Neste momento você deve está se questionando a respeito dos contratos milionários e salários astronômicos que “fazem parte” da rotina dos jogadores de futebol. Agora, será que isso vale para a maioria dos profissionais?

É triste, mas realidade é assustadora e bem diferente do que é possível perceber na mídia. Podemos dizer que o futebol é um reflexo do Brasil. Um país extremamente desigual, onde poucos possuem muito e muitos tem muito pouco.

Com base em um estudo realizado pela consultoria Ernst Young para a CBF sobre o “Impacto do futebol brasileiro”, divulgado na última sexta-feira(13), os clubes brasileiros pagaram R$1 bilhão em salários em 2018. O custo envolve valores na carteira de trabalho, sem considerar direitos de imagem, que podem representar até 40% dos vencimentos. Neste período, 11.683 atletas (somente 132 mulheres = 1,1%) tinham contratos ativos registrados na entidade.

Do total de R$1 bilhão em salários CLT anuais, apenas 7% dos atletas concentram 80% destes valores. O que significa uma fatia de R$800 milhões para poucos. Em média cada um desses jogadores recebeu aproximadamente R$980 mil.

Divisão de renda entre atletas

  • 55% dos atletas profissionais recebem até R$ 1 mil.

  • 33% entre R$ 1.001 a R$ 5.000.

  • Menos de 1% têm na carteira de trabalho salários acima de R$ 500 mil.

A real remuneração do jogador de futebol no Brasil
Foto: Reprodução

O poder econômico de futebol no Brasil

O estudo destaca a força do setor no produto interno bruto (PIB) do país. Entre clubes, federações, a própria CBF e outros meios envolvidos na chamada cadeia produtiva do futebol, a modalidade movimenta R$52,9 bilhões. Valor que representa 0,72% no PIB brasileiro.
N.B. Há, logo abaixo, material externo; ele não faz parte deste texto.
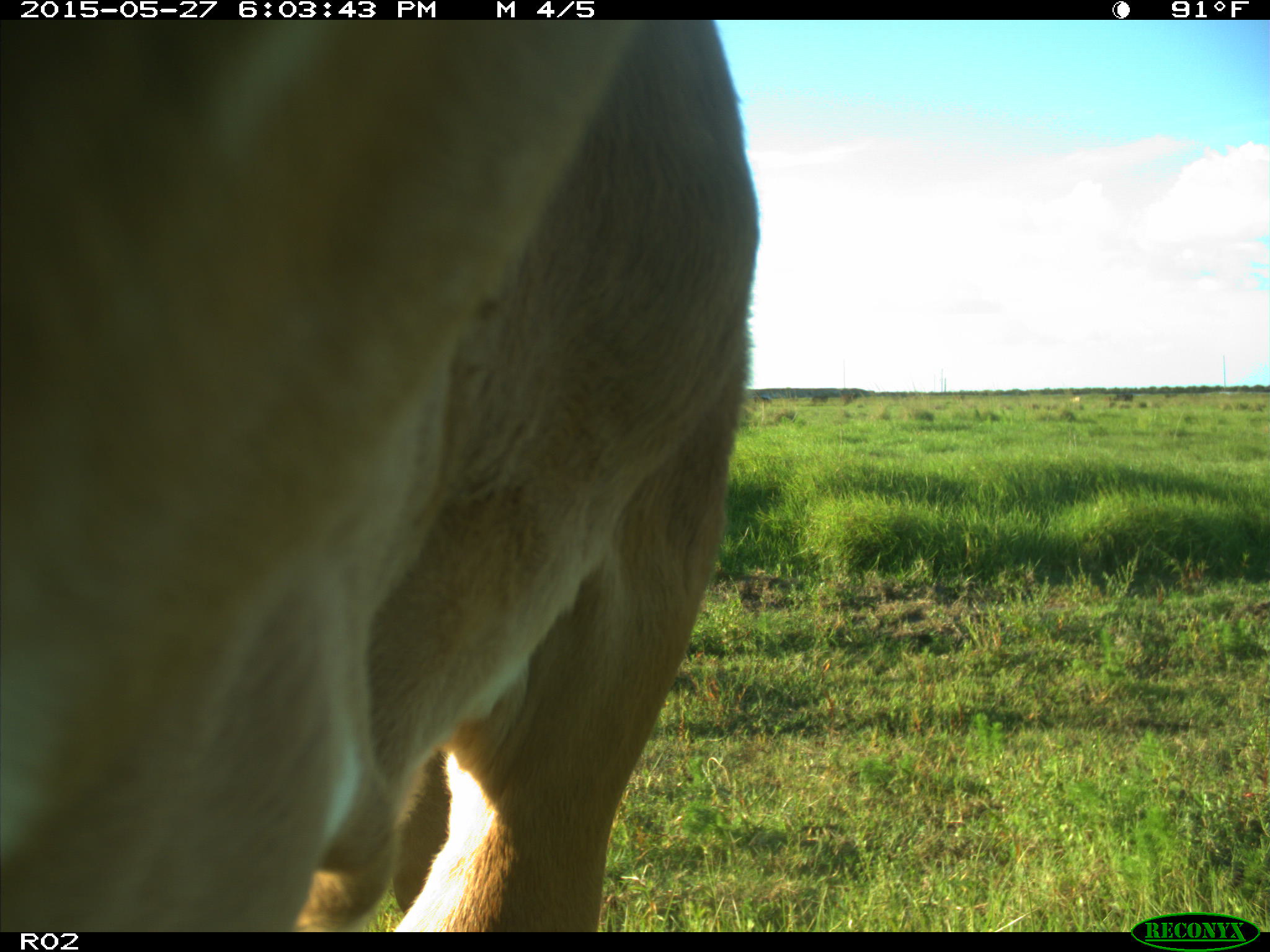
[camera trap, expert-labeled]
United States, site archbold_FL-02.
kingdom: Animalia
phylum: Chordata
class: Mammalia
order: Artiodactyla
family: Bovidae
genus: Bos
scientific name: Bos taurus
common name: domestic cow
Gerando 156 mil empregos.

Para o Secretário de Indústria, Comércio e Inovação do Ministério da Economia, Caio Megale, é necessária uma aproximação da CBF com o Governo Federal para que seja possível trabalhar na expansão econômica do futebol brasileiro:

“Em um ano de governo ainda não recebi nenhum agente deste setor do esporte em Brasília. Só assim podemos destravar nós, tratar de alguma questão trabalhista, na Receita… Nos visitem em Brasília. Só vocês podem dizer o que estão trabalhando. O estudo mostra que mesmo na pior crise econômica da história é um setor que segue em crescimento.”

Que o futebol é uma potência econômica é inegável e algo maravilhoso, mas ainda é pouco para um país que luta diariamente contra a desigualdade em todos os setores. E no esporte não é diferente.